2015GOODSTO_PE

Plays about cancer can go one of two ways: sad or ironic. Sad cancer plays focus on the devastating emotional effects of cancer and are generally tear-inducing. Ironic cancer plays include all of these elements but adopt a darkly comic view of death. Goodstock manages to fall effortlessly somewhere between the two: hilarious in places and beautifully raw in others.

Goodstock is like half-play, half-cancer lesson. By the end, we’re practically experts in the field (especially the BRAC1 gene, if we’re talking specifics). But Lost Watch is by no means patronising. I doubt anyone in the audience has ever before been taught about cancer on the back of a cello using a sharpie.
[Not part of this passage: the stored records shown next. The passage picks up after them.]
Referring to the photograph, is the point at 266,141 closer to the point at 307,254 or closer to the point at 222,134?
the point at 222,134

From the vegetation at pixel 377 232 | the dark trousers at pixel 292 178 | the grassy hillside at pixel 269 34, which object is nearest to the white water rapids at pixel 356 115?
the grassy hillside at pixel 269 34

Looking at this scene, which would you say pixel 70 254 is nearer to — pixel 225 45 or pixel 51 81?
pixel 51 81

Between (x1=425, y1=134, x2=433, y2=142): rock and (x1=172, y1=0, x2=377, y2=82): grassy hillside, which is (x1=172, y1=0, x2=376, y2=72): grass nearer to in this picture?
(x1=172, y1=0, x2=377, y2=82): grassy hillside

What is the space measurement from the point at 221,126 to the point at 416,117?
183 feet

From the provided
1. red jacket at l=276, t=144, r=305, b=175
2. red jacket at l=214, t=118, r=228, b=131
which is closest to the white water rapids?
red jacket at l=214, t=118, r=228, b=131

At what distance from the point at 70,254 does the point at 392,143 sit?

If we didn’t know all this stuff before, we do now, and if we did, then now we’ve seen it drawn out for us on a cello with a sharpie. So everybody wins, really.
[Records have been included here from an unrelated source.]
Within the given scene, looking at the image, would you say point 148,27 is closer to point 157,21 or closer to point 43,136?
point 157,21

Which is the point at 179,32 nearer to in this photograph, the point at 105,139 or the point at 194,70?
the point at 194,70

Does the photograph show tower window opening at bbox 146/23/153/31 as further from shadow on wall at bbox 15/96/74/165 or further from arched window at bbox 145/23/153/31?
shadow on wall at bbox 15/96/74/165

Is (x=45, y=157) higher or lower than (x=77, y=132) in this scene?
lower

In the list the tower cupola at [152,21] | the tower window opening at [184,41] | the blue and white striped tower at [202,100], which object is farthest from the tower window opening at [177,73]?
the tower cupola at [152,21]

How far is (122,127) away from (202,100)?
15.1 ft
However, Goodstock doesn’t skirt around the fact that where there is cancer, there is death. And where there is death, there’s likely to be devastating effects. It’s the small touches that communicate this. It’s the way that Grandmother Hirst can’t bear to send her daughter’s clothes to the charity shop, or the haunting rendition of Abide With Me that leaves a good few of us teary-eyed.
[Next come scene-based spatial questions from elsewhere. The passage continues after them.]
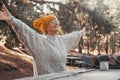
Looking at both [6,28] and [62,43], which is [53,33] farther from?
[6,28]

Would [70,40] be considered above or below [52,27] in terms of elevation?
below

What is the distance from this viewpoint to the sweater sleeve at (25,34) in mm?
2564

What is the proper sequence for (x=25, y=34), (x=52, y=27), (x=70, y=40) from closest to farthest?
(x=25, y=34) < (x=52, y=27) < (x=70, y=40)

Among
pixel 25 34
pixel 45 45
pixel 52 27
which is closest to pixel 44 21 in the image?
pixel 52 27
But the best of these moments is Olivia’s heart wrenching monologue at the climax of the play. She has tears in her eyes as she delivers it and we know that it’s coming from a very real place. After all, Goodstock is based on her and her relatives. I’m not saying that we’d be cold and apathetic if the characters were fictional, but empathy is always slightly heightened when we know that we’re seeing the truth.

There’s something quite genius in the way that this play manages to create a seemingly light-hearted production that takes a giant emotional nosedive and pulls it off without seeming overtly forced. Goodstock is full of moments of genuine hilarity, but it doesn’t let you forget that cancer is a devastating illness, and death is never romantic.